I didn't have any time left before heading back to Kunming, so I had only one night and one day in this nice little town next to the quite big Erhai Lake. I had a great evening in a pub run by two brits - I had really been in the mood (or should I even say need?) of having an evening out like back home... 
Yes yes, I admit: I am in no sense better than the people I was criticising in my last post :D


Yuanyang

Before heading on to Vietnam I really wanted to visit the rice terrasses of Yuanyang. After having seen those of Langli I wanted to see some paddies filled with water so I spent my last 3 days in this very mountainous region. It is really amazing: as far as your eyes can see there are only rice paddies, the mountains end up looking like layers over layers...

But the most impressive view you can get of these rice paddies is for sure in the very early morning at sunrise. It is worth getting up at 6am for that!

Staying in Yuanyang for 3 nights was definitely a good place to end my trip to China. Not only that I could see these very rice paddies. But also becausw this region is not yet overcrowded with people and it is in fact still really rural. So you are walking around in the small villages, making your way through wild pigs and chicken walking around your feet. Women from very different minority groups are all wearing their traditional clothes all the time. I wished I had had more time to learn more about their lifes - now I can only guess how their lives are after having seen bits of it...

On Sunday we went to a really interesting market in another village two hours away: instead of the usual stuff you'd see on classical markets - vegetables, flowers,... - it was a rural market indeed where mainly animals were sold. While in the rest of China people would always more or less look at you or pay bigger attention to you when you're a Westerner, here they didn't give a damn about us. I guess it was clear that we wouldn't buy one of their piglets anyways...

All this will change in the very near future: at the moment you can really feel that Yunnan is still a quite poor region in comparison to others. The majority is working in agriculture, many streets are still in a really bad condition and everything is comparably cheap. However, in the North I saw loads of constructions for future motorways. And in the mountainous regions of Yuanyang were constructions going on literally everywhere: on the roads, in the very villages (mainly hotels and guesthouses), viewing platforms,... They are aiming to become an Unesco World Heritage site.

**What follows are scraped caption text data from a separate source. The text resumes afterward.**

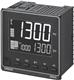Omron Automation and Safety E5AC-RX4A5M-000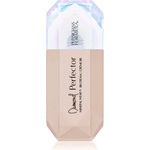 Physicians Formula Mineral Wear® Diamond Perfector ББ крем цвят Fair-to-Light 37ml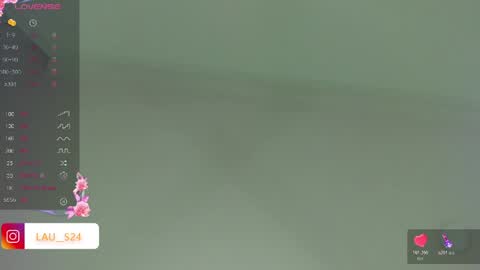 luna online show from 03/30/26, 10:22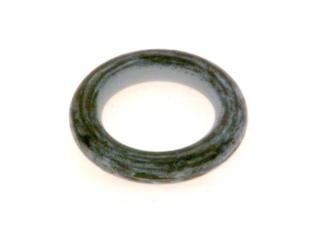 BOSCH Ersatzteil TTNR: 87102050620 O-Ring (10x)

So far they couldn't cope with the huge amout of people this very title would bring them. (Jacky, the amazingly nice owner of the Guesthouse I stayed in, told us that during the peak season you wouldn't get a single bed without a reservation.) But they are doing everything to be able to cope with it in the future. 

In the end this will of course kill what I enjoyed the most in this region: the authecity, the rural life and the calmness. However, it would be arrogant to say that this is a bad 

development: not wishing these people another source of income, of much higher income than they can have through agriculture, is an arrogant point of view of Western people: we are lucky having grown up with this great standard of living, but please, let us at least when we are travelling in foreign countries see some of the real poverty, can't we?!

In this sense I can only say: I am happy and lucky having been there while it was still what I'd call authentic - in order to be call Lijiang authentic in my eyes I came too late...

The only thing that is left for me to say now is: 再见中国 (Good bye China)!!